The IRS in Revenue Procedure 2015-34 has provided procedures by which multiemployer defined benefit plans that are in critical and declining status may apply for approval to suspend benefits. The IRS issued the revenue procedure on June 19, which is also the date on which the IRS began accepted the applications.

Application Procedures

Who may submit an application. An application must be submitted by the plan sponsor (generally, the plan’s joint board of trustees) or by its authorized representative. The application must be signed and dated by an authorized trustee who is a current member of the board of trustees or by an authorized representative of the plan sponsor.

Terms of proposed benefit suspension. The application must include a description of the proposed benefit suspension. The description must include the following information:

1. The effective date of the proposed suspension.
2. If the proposed suspension will expire by its own terms, the expiration date.
3. The categories or groups of individuals who would be affected by the proposed suspension and how those categories or groups are defined.
4. If the proposed suspension would have a different effect on different categories or groups, the description must describe the differences, including the formula used to calculate the amount of the proposed benefit suspension for individuals in each category or group.
5. Although any benefit suspension must take into account the limitations on a benefit suspension under Sections 432(e)(9)(D)(i), (ii) and (iii) of the Internal Revenue Code.
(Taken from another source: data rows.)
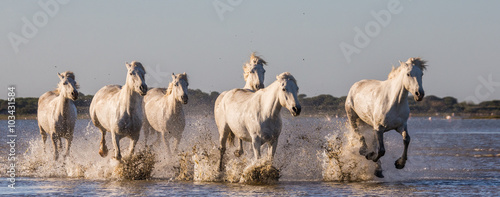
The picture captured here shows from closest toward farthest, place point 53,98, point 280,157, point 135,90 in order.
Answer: point 135,90 < point 280,157 < point 53,98

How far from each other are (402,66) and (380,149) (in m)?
1.51

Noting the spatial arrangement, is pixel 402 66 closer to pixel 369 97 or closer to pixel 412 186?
pixel 369 97

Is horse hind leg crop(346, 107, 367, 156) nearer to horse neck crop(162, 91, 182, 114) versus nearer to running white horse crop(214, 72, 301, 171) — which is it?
running white horse crop(214, 72, 301, 171)

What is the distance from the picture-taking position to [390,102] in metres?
13.5

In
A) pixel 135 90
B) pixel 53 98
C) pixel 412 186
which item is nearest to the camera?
pixel 412 186

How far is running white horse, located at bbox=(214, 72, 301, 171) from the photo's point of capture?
42.1 feet

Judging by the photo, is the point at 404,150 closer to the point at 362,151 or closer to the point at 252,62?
the point at 362,151

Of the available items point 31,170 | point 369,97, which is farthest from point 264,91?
point 31,170

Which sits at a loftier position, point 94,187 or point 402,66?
point 402,66

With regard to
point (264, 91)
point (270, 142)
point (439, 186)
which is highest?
point (264, 91)

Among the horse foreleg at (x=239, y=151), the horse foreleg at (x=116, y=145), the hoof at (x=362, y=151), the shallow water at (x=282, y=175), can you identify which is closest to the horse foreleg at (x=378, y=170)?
the shallow water at (x=282, y=175)

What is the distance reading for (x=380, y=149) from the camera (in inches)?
533

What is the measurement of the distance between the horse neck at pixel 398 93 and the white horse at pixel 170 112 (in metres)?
4.36

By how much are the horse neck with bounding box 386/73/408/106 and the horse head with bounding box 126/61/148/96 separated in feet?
14.5
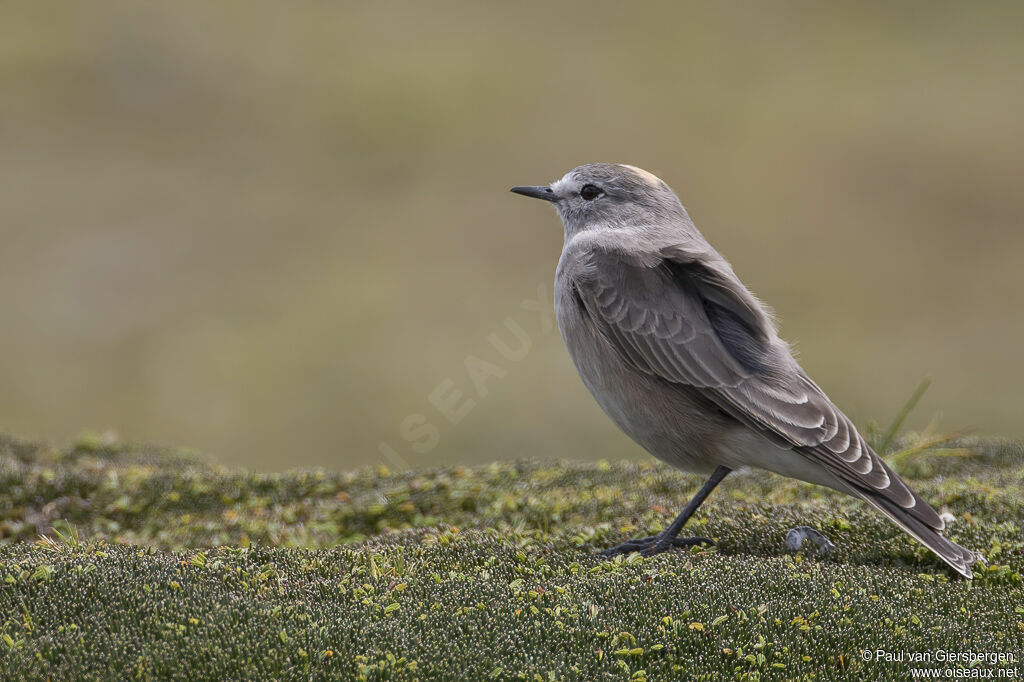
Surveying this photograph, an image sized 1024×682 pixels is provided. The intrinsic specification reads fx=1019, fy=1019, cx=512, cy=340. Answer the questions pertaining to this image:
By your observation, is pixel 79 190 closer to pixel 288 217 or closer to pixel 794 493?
pixel 288 217

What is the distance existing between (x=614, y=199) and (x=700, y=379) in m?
2.31

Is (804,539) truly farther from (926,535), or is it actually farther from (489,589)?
(489,589)

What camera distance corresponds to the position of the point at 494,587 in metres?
6.52

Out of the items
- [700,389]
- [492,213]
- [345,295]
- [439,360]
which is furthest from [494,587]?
[492,213]

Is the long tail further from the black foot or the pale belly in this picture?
the black foot

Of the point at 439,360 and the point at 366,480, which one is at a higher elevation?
the point at 366,480

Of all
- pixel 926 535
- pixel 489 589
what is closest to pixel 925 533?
pixel 926 535

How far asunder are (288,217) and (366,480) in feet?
77.5

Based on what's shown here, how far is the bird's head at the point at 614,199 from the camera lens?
9.01m

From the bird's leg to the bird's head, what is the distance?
Result: 2362 millimetres

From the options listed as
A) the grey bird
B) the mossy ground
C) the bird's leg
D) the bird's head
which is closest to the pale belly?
the grey bird

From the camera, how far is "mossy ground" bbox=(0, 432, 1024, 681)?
549 centimetres

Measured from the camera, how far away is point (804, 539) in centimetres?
791

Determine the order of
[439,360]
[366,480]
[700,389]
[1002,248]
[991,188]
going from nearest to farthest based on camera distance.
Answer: [700,389]
[366,480]
[439,360]
[1002,248]
[991,188]
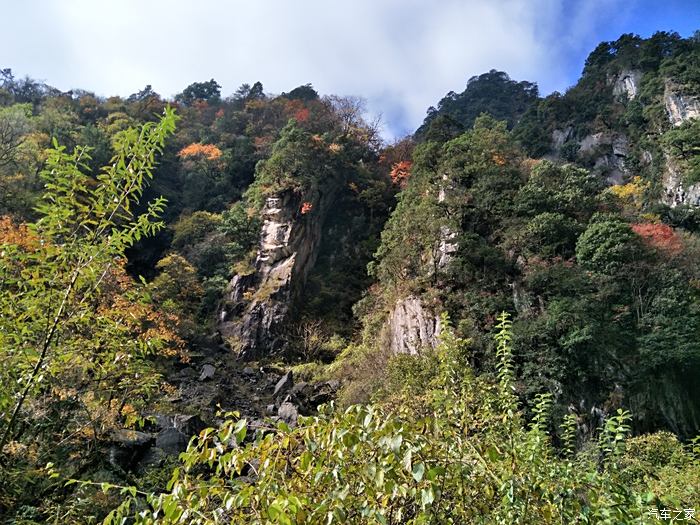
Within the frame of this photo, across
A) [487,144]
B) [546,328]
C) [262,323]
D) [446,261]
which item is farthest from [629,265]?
[262,323]

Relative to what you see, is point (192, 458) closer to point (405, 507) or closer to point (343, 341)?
point (405, 507)

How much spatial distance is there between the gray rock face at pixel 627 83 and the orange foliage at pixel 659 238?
895 inches

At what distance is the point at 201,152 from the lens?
30344 millimetres

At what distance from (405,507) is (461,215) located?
51.9ft

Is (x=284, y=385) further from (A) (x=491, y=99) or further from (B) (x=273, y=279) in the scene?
(A) (x=491, y=99)

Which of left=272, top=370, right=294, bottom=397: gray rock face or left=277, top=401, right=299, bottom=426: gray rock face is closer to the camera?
left=277, top=401, right=299, bottom=426: gray rock face

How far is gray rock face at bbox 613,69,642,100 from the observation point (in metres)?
34.0

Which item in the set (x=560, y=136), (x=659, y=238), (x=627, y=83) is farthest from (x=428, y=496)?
(x=627, y=83)

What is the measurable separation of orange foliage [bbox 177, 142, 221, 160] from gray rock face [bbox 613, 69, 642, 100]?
104 feet

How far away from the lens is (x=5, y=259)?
2.56m

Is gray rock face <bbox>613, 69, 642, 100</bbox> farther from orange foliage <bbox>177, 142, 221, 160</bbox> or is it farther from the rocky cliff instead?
orange foliage <bbox>177, 142, 221, 160</bbox>

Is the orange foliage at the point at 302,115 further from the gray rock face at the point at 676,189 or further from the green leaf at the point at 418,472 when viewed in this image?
the green leaf at the point at 418,472

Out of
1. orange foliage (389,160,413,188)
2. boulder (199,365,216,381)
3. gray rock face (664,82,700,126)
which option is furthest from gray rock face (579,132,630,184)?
boulder (199,365,216,381)

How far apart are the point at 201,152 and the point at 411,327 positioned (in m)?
22.0
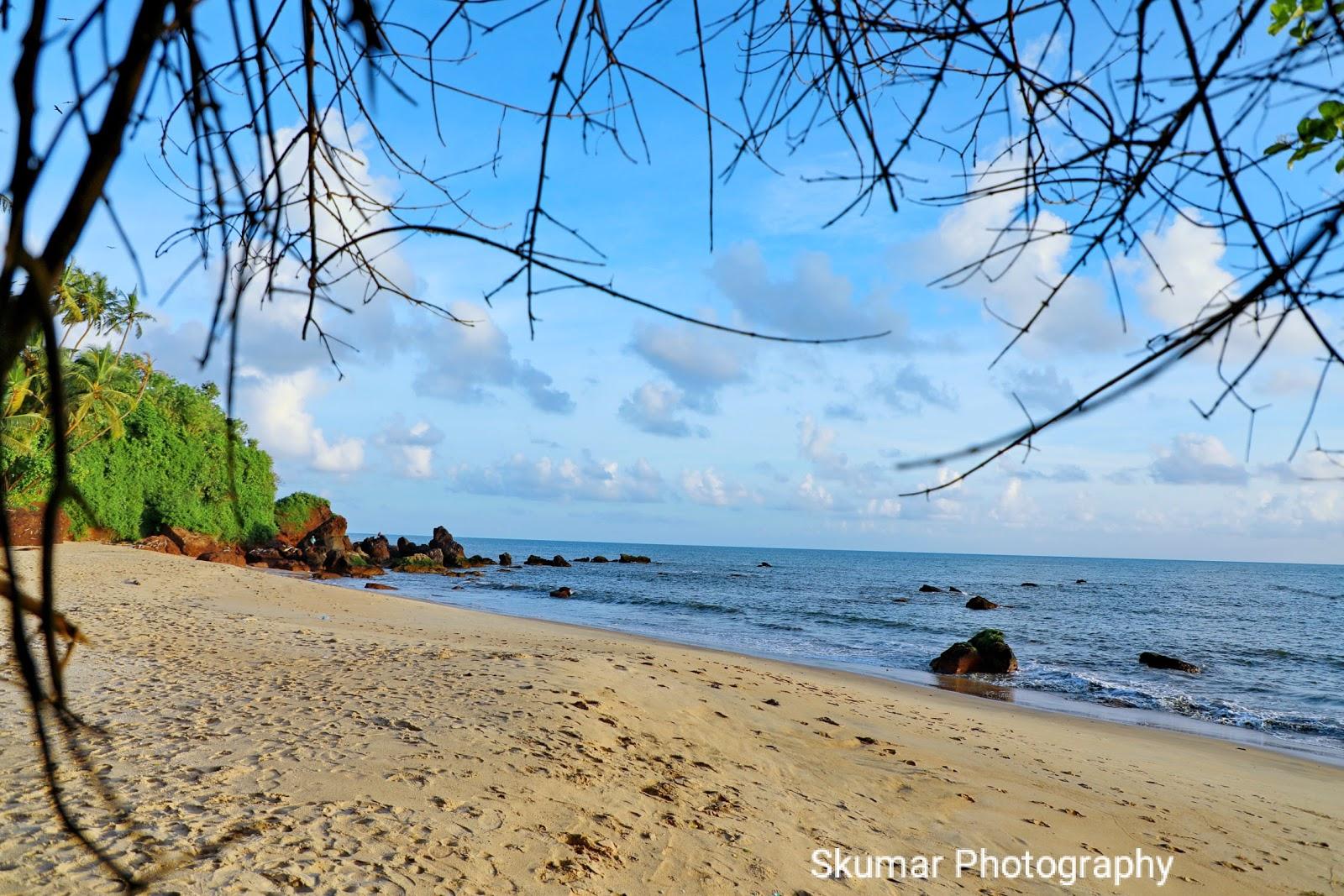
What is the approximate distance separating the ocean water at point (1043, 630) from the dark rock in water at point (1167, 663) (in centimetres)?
29

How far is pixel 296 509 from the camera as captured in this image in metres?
41.1

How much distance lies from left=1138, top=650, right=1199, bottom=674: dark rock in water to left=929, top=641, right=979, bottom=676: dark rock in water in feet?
17.5

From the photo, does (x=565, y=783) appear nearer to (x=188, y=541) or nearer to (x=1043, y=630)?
(x=1043, y=630)

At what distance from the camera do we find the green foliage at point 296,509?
4044 centimetres

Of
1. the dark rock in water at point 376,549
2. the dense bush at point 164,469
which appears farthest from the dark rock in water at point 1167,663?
the dark rock in water at point 376,549

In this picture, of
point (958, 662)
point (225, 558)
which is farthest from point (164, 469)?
point (958, 662)

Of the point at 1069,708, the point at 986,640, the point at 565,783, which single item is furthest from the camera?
the point at 986,640

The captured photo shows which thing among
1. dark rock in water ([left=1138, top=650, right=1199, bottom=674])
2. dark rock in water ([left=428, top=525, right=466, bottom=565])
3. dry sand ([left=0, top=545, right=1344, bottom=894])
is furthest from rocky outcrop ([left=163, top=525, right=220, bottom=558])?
dark rock in water ([left=1138, top=650, right=1199, bottom=674])

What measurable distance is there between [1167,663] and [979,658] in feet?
17.7

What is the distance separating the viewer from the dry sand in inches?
144

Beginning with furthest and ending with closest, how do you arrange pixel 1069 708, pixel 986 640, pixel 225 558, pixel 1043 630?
pixel 225 558
pixel 1043 630
pixel 986 640
pixel 1069 708

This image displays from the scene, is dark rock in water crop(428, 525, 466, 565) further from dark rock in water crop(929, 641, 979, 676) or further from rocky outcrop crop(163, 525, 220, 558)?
dark rock in water crop(929, 641, 979, 676)

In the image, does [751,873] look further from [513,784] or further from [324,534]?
[324,534]

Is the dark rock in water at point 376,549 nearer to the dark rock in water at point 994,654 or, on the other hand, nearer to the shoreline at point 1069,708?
the shoreline at point 1069,708
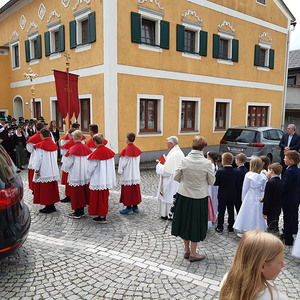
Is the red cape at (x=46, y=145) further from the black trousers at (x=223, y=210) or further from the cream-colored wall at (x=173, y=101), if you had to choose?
the cream-colored wall at (x=173, y=101)

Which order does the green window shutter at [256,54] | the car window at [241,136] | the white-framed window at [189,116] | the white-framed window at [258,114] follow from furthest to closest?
the white-framed window at [258,114] < the green window shutter at [256,54] < the white-framed window at [189,116] < the car window at [241,136]

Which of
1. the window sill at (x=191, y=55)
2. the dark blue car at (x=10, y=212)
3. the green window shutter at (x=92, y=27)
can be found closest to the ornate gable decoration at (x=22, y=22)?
the green window shutter at (x=92, y=27)

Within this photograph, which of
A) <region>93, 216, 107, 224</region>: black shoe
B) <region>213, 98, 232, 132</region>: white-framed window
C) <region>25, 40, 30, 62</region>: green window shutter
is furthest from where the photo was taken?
<region>25, 40, 30, 62</region>: green window shutter

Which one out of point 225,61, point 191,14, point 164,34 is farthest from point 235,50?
point 164,34

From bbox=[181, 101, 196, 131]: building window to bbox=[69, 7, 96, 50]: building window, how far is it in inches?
216

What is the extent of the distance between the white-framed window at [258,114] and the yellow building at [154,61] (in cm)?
7

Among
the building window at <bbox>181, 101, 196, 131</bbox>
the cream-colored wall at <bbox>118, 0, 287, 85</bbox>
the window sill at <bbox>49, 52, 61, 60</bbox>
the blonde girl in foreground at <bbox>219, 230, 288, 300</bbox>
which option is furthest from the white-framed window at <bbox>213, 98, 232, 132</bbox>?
the blonde girl in foreground at <bbox>219, 230, 288, 300</bbox>

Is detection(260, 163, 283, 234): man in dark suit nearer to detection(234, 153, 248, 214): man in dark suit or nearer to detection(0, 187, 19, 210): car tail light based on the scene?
detection(234, 153, 248, 214): man in dark suit

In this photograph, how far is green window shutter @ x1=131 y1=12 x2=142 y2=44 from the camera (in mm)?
12164

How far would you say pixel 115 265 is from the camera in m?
4.19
The amount of the proposed benefit suspension for an individual must be calculated as if the limitations of Sections 432(e)(9)(D)(i), (ii) and (iii) did not apply to that individual.

Penalties of perjury. The revenue procedure includes the wording of a statement to be signed by an authorized trustee on behalf of the board of trustees that the application is submitted under penalties of perjury.

Public disclosure. A statement signed by an authorized trustee on behalf of the board of trustees acknowledging that, under Section 432(e)(9)(G)(ii), the application for approval of the proposed suspension of benefits, and the application’s supporting material, will be publicly disclosed through publication on the Treasury Department website.

Where to submit applications. Applications are to be submitted to http://www.treasury.gov/mpra.

Signatures. Any signature required by this revenue procedure must be submitted electronically in portable document format as part of the application. A stamped signature is forbidden.

Duty to correct. If, after submission of an application for a suspension of benefits, any error in that application is discovered, the plan sponsor must provide prompt notice to the Treasury Department.

Information To Be Included

The application must include:

  • information in support of the plan sponsor’s method of satisfying the benefit suspension criteria under Section 432(e)(9);

  • information to demonstrate that certain statutory limitations and notice requirements are satisfied with respect to the proposed suspension of benefits;

  • a description of how the plan sponsor will satisfy the requirements of Section 432(e)(9)(F); and

  • information about measures taken to avoid insolvency, as well as plan factors and how they were taken into account.

And — the IRS may ask a plan sponsor to provide additional information after it submits an application.

Not So Fast!

Although the IRS is now accepting such applications, that doesn’t mean that the IRS will approve them right away. The IRS will not approve them before it issues the regulations in final form, and that won’t happen until after a public hearing and IRS consideration of comments on the regulations. 

  1. Plan sponsors that still choose to submit an application for approval of a proposed benefit suspension before the final regulations are issued may need to:

    1. revise the proposed suspension (and potentially the related notices to plan participants); or
  2. 2. supplement the application to take into account any differences in the regulatory provisions that might be included in the final regulations.